_BAGIAN LATIHAN_:
1. Siapa saja orang yang namanya disebut dalam berita tentang pemeriksaan KPK?
2. Perbarui bagian catatan mulai dari baris yang memuat "How far from" sampai akhir catatan dengan mengganti "camera" menjadi "viewer", sementara yang lain tidak diubah.

_TEKS HALAMAN_:
Sabtu, 23 November 2024

KPK Periksa Eks Dirut PT Amarta Karya Terkait Dugaan TPPU

Laporan oleh Billy Patoppoi
Bagikan
Ali Fikri Kepala Bagian Pemberitaan KPK. Foto: Antara

Penyidik Komisi Pemberantasan Korupsi (KPK) memeriksa perwakilan Prudential mengenai kasus dugaan korupsi dan tindak pidana pencucian uang (TPPU) yang dilakukan Catur Prabowo (CP) mantan Direktur PT Amarta Karya.

“Tim Penyidik telah selesai memeriksa saksi, Yenie Rahardja, Head of Risk and Compliance PT Prudential Sharia Life Assurance. Saksi hadir dan didalami lebih lanjut kaitan dengan penerimaan fee oleh istri tersangka CP dari penempatan dana asuransi para karyawan PT AMKA Persero,” kata Ali Fikri Kepala Bagian Pemberitaan KPK dilansir Antara, Rabu (30/8/2023).

Ali menyampaikan bahwa pemeriksaan Yenie dilakukan di Gedung Merah Putih KPK pada Selasa (29/8/2023). Dugaan sumber dana berasal dari proyek fiktif di PT AMKA Persero yang diinisiasi oleh tersangka CP dkk.
​​​​
KPK telah menentukan dua tersangka dalam kasus dugaan proyek fiktif di PT Amarta Karya Tahun 2018-2020, yaitu mantan Direktur Utama Catur Prabowo (CP) dan Trisna Sutisna (TS) mantan Direktur Keuangan PT Amarta Karya.

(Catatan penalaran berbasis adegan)
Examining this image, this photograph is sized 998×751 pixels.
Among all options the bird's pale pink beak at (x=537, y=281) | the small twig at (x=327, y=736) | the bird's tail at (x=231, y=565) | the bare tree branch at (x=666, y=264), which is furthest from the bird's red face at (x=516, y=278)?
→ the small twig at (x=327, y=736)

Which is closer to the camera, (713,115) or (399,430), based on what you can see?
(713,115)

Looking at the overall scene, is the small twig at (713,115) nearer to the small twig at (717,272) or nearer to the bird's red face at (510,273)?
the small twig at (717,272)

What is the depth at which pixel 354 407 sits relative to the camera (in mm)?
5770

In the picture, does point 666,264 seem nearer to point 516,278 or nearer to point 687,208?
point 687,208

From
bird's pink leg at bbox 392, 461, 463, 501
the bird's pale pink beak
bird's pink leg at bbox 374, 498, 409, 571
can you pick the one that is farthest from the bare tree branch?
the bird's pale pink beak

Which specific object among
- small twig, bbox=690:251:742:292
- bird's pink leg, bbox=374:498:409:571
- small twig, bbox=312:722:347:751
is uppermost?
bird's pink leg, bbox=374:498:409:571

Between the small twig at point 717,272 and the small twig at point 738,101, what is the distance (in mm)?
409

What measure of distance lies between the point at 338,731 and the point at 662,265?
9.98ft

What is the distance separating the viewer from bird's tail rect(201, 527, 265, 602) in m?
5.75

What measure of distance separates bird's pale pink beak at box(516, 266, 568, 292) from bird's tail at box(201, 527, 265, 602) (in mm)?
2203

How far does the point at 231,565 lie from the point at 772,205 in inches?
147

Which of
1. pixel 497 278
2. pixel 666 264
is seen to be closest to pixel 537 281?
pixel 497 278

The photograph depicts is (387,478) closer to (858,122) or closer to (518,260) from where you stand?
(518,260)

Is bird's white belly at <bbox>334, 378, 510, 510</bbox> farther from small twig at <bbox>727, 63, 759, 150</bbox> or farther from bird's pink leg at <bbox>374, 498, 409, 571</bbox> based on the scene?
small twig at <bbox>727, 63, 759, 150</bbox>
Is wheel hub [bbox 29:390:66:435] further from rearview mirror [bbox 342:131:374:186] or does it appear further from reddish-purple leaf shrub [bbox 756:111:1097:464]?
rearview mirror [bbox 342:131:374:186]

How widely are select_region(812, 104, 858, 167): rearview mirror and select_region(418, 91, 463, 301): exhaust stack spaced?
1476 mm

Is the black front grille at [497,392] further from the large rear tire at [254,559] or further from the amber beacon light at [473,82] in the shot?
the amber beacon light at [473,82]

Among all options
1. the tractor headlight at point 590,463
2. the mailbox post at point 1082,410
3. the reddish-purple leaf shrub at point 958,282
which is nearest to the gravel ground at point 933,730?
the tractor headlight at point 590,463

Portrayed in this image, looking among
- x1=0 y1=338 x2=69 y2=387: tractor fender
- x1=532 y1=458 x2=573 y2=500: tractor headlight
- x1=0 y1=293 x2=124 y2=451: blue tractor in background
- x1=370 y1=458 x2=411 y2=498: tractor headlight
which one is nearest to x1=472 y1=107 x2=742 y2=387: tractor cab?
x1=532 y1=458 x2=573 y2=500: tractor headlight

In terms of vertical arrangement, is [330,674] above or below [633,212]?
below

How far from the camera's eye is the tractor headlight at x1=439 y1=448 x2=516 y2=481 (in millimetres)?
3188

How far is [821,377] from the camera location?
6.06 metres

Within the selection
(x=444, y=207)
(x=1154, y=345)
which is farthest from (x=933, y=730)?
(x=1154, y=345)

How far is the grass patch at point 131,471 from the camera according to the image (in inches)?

_JAWABAN TERSEDIA_:
1. Billy Patoppoi, Ali Fikri, Catur Prabowo, Yenie Rahardja, Trisna Sutisna

2.
How far from the viewer's eye is the tractor headlight at x1=439 y1=448 x2=516 y2=481 (in millimetres)?
3188

How far is [821,377] from the viewer location?
6.06 metres

Within the selection
(x=444, y=207)
(x=1154, y=345)
which is farthest from (x=933, y=730)?
(x=1154, y=345)

How far is the grass patch at point 131,471 from the viewer according to the image (in inches)?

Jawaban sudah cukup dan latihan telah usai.